**Tarefas a realizar:**
1. Explique, conforme o texto sobre o Dicionário de Favelas, por que a iniciativa dialoga diretamente com a perspectiva decolonial.
2. Transcreva do texto sobre o Dicionário de Favelas o trecho que começa nas palavras "O Dicionário de Favelas, como" e termina logo após as palavras "as transformações sociais.".

Dessa forma, o Dicionário de Favelas se consolida como uma ferramenta de produção e circulação de saberes periféricos que desafia as epistemologias hegemônicas e promove práticas de re-existência. Conforme Adolfo Albán Achinte (2017), “re-existência” vai além da resistência tradicional, frequentemente entendida de forma binária como uma resposta ao poder opressor. A re-existência sugere uma dinâmica criativa e insurgente que reinventa modos de ser e existir no mundo, a partir de estéticas, práticas e pedagogias que desafiam as lógicas coloniais.

Nesse contexto, o Dicionário de Favelas abriga memórias, afirma identidades e valoriza saberes comunitários. Essa iniciativa dialoga diretamente com a perspectiva decolonial (Torres, 2017; Walsh, 2013; Mignolo, 2015), ao contribuir para a construção de alternativas às estruturas modernas/coloniais de poder e conhecimento. Segundo Maldonado Torres (2017), a re-existência opera na confluência entre o incerto e o contraditório, elaborando-se nos corpos, territorialidades e subjetividades que reconfiguram o presente.

O Dicionário de Favelas, como espaço de articulação entre arte, política e ativismo, amplifica o eco dessas práticas. Ele promove insurgências que questionam narrativas dominantes e fortalecem territórios de produção coletiva de saberes, alinhando-se às epistemologias do Sul (Santos, 2010). Esses saberes emergem não apenas como contrapontos, mas como proposições que afirmam a potência criativa das favelas. Como destaca Achinte (2017), a re-existência implica uma (re)invenção cotidiana que se manifesta em múltiplos campos, como o artístico, o político e o pedagógico, potencializando as transformações sociais.

Ao celebrar essa trajetória de 5 anos, o Dicionário de Favelas reafirma seu compromisso com a construção de mundos possíveis, onde as vozes subalternizadas assumem centralidade. Essa prática reflete um contínuo processo de re-existência que não apenas responde às imposições coloniais, mas cria caminhos de emancipação e autonomia para os territórios periféricos. Assim, torna-se não apenas um espaço de registro, mas um território de luta e transformação, onde a resistência se converte em uma potência de re-existir.

O projeto “Memória Viva”

Em comemoração aos 5 anos do Dicionário de Favelas Marielle Franco, o “Memória Viva” foi lançado reunindo entrevistas com lideranças comunitárias de vários territórios da cidade do Rio de Janeiro, com produção da equipe do projeto, em parceria com o 146x Favelas, a Distribuidora VídeoSaúde e o Canal Saúde (os últimos dois integrados à Fiocruz).

**Dados de origem:**
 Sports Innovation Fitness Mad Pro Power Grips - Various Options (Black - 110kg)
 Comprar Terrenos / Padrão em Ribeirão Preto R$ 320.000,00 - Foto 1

* * *

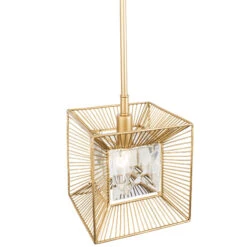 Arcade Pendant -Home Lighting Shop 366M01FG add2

**Respostas do exercício:**
1. Segundo o texto, o Dicionário de Favelas dialoga diretamente com a perspectiva decolonial porque contribui para a construção de alternativas às estruturas modernas/coloniais de poder e conhecimento.

2.
O Dicionário de Favelas, como espaço de articulação entre arte, política e ativismo, amplifica o eco dessas práticas. Ele promove insurgências que questionam narrativas dominantes e fortalecem territórios de produção coletiva de saberes, alinhando-se às epistemologias do Sul (Santos, 2010). Esses saberes emergem não apenas como contrapontos, mas como proposições que afirmam a potência criativa das favelas. Como destaca Achinte (2017), a re-existência implica uma (re)invenção cotidiana que se manifesta em múltiplos campos, como o artístico, o político e o pedagógico, potencializando as transformações sociais.